§ **Source records**
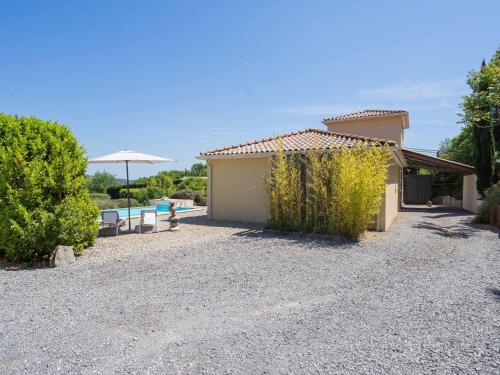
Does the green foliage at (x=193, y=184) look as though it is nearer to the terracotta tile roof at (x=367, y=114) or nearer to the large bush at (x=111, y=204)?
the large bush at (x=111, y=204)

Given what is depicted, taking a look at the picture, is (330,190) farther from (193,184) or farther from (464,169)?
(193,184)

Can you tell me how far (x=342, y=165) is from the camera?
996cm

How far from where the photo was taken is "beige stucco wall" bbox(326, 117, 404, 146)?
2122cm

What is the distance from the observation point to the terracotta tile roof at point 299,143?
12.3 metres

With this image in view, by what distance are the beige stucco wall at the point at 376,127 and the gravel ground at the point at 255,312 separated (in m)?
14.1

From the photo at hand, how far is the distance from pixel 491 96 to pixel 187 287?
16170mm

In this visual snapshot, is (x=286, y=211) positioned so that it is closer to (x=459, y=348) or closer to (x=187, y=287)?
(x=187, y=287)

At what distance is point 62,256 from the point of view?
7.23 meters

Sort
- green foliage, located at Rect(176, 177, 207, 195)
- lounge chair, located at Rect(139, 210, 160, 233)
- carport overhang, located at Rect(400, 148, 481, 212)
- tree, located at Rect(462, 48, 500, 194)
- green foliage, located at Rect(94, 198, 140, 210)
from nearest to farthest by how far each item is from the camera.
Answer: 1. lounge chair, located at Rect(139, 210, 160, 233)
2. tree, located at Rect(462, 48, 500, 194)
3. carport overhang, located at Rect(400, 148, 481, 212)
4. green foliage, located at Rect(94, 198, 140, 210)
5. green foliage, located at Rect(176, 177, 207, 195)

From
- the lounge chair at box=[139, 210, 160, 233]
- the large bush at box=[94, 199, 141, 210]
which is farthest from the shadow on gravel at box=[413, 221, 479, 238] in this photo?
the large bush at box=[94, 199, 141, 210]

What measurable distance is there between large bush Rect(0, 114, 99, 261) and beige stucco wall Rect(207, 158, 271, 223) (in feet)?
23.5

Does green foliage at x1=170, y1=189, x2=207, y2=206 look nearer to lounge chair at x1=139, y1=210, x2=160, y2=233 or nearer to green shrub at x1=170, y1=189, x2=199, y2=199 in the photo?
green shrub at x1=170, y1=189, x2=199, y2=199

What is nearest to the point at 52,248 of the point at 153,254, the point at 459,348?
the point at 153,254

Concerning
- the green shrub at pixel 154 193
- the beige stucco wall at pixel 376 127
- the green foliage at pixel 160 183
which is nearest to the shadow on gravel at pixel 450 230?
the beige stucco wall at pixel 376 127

§ **Required work**
Put everything from the beginning of the data down to the line containing "7.23 meters" into a two-column CSV with the header columns input and output. Each row should hold one text and the answer that follows it, each in a single quoted field with line breaks replaced by spaces, and the pictures left out.

§ **Response to the task**
input,output
"Does the green foliage at (x=193, y=184) look as though it is nearer to the terracotta tile roof at (x=367, y=114) or nearer to the large bush at (x=111, y=204)?","the large bush at (x=111, y=204)"
"Given what is depicted, taking a look at the picture, is (330,190) farther from (193,184) or farther from (464,169)?","(193,184)"
"Can you tell me how far (x=342, y=165) is from the camera?","996cm"
"How far from where the photo was taken is ""beige stucco wall"" bbox(326, 117, 404, 146)?","2122cm"
"What is the distance from the observation point to the terracotta tile roof at point 299,143?","12.3 metres"
"With this image in view, by what distance are the beige stucco wall at the point at 376,127 and the gravel ground at the point at 255,312 separated (in m)?","14.1"
"From the photo at hand, how far is the distance from pixel 491 96 to pixel 187 287?","16170mm"
"In this visual snapshot, is (x=286, y=211) positioned so that it is closer to (x=459, y=348) or closer to (x=187, y=287)?","(x=187, y=287)"
"At what distance is point 62,256 from the point of view?","7.23 meters"